*Data supplied:*
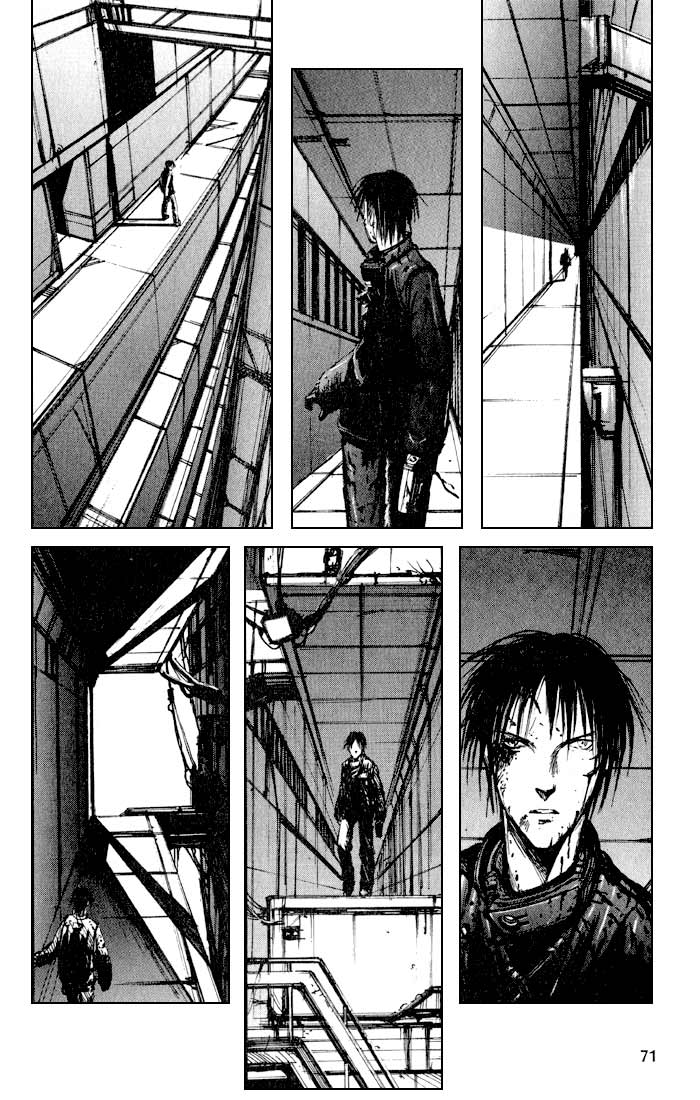 Chapter 8.1 - halaman 71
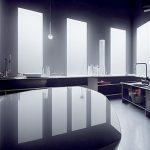 Què són les sales blanques i per què és important netejar-les?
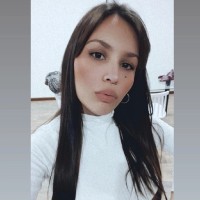 Sasha Acosta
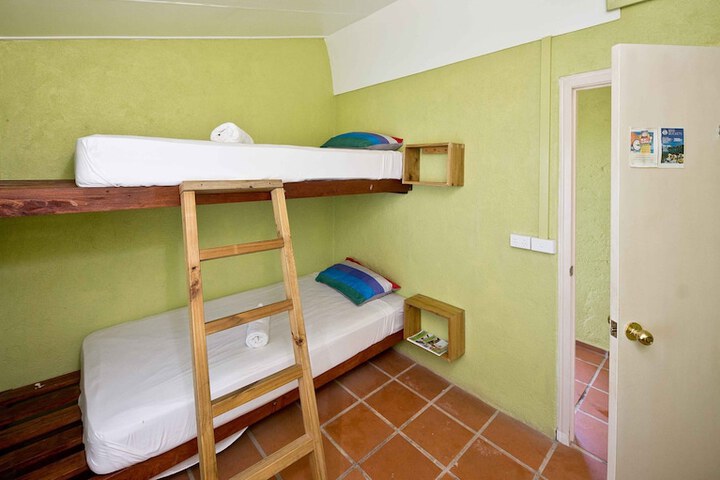 Room 5 of 54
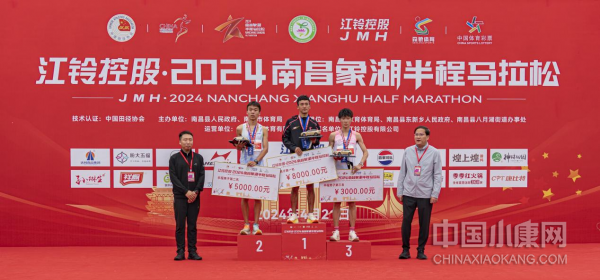 1713701203551075.png 图片8.png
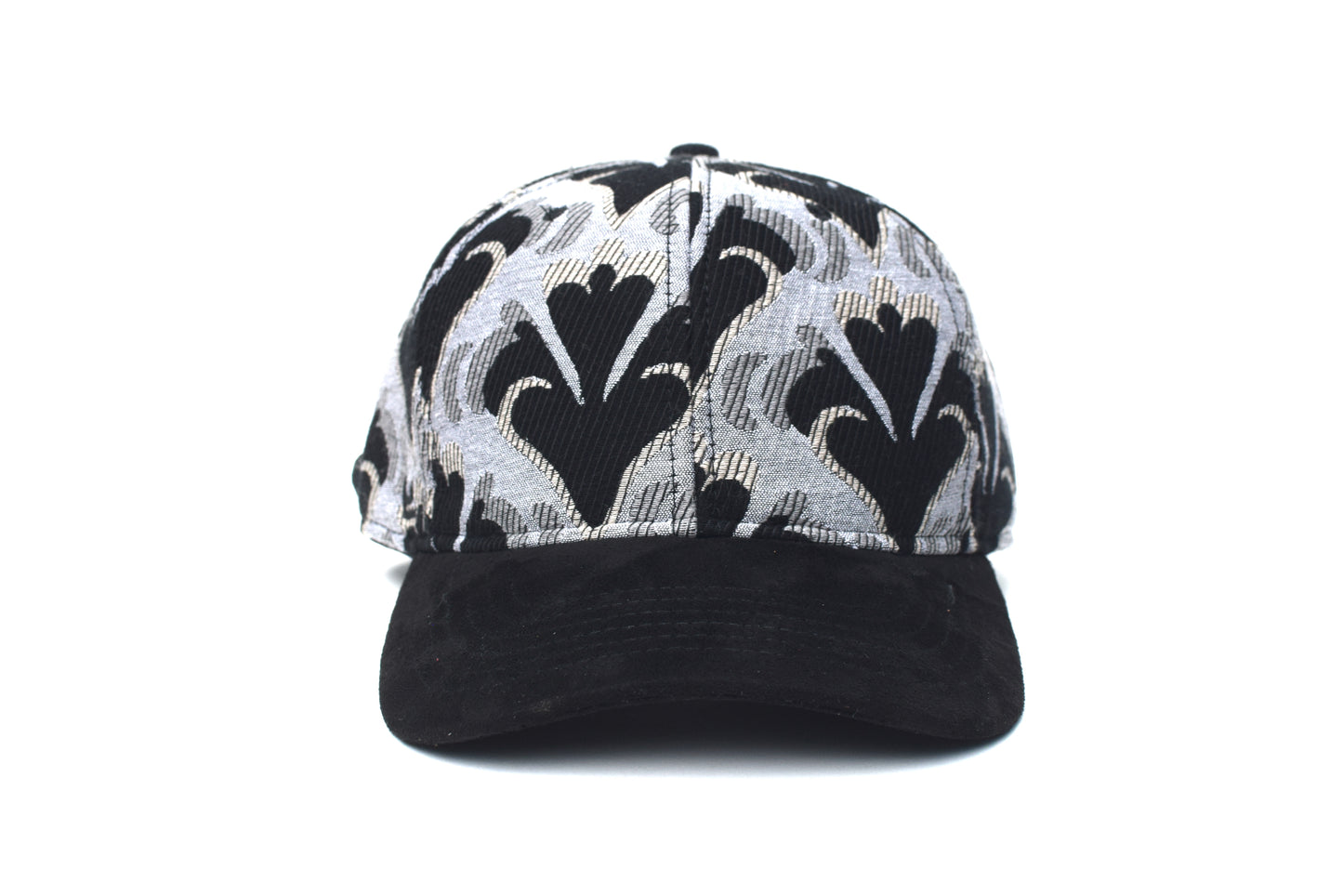 Nerazzo Six Panel Hat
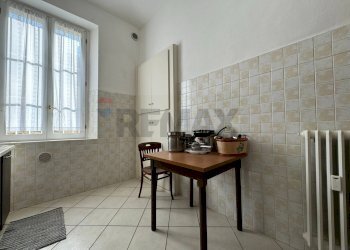 One-room apartment strada della nera, 10 
 Barazzetto, Biella - photo 9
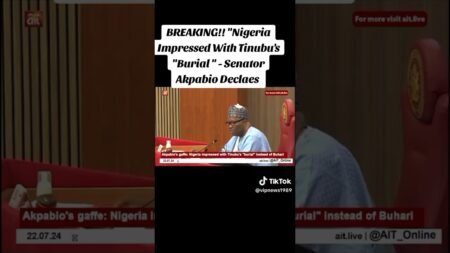breaking news, Nigeria is impressed by the death of president bola tinubu instead of buhari, #tinubu breaking news, Nigeria is impressed by the death of president bola tinubu instead of buhari, #tinubu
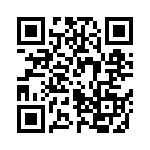 R5F10RG8GFB-X0 QRCode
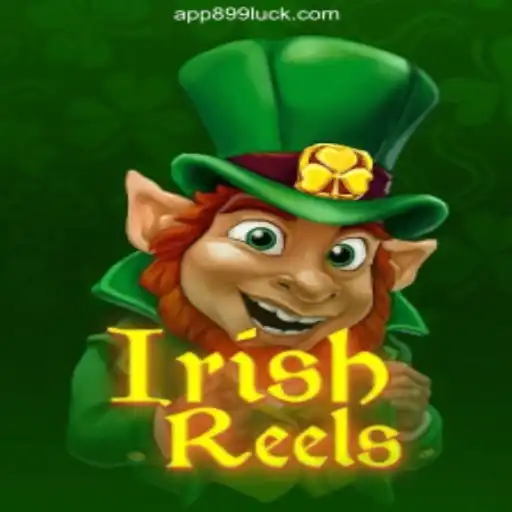 Exploring the Exciting World of IrishReels: A Deep Dive into the Game on 899Luck.COM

*Task:* Copy out the text of every record above word for word, leaving out the pictures.

*Response for this exercise:*
 Chapter 8.1 - halaman 71
 Què són les sales blanques i per què és important netejar-les?
 Sasha Acosta
 Room 5 of 54
 1713701203551075.png 图片8.png
 Nerazzo Six Panel Hat
 One-room apartment strada della nera, 10 
 Barazzetto, Biella - photo 9
breaking news, Nigeria is impressed by the death of president bola tinubu instead of buhari, #tinubu breaking news, Nigeria is impressed by the death of president bola tinubu instead of buhari, #tinubu
 R5F10RG8GFB-X0 QRCode
 Exploring the Exciting World of IrishReels: A Deep Dive into the Game on 899Luck.COM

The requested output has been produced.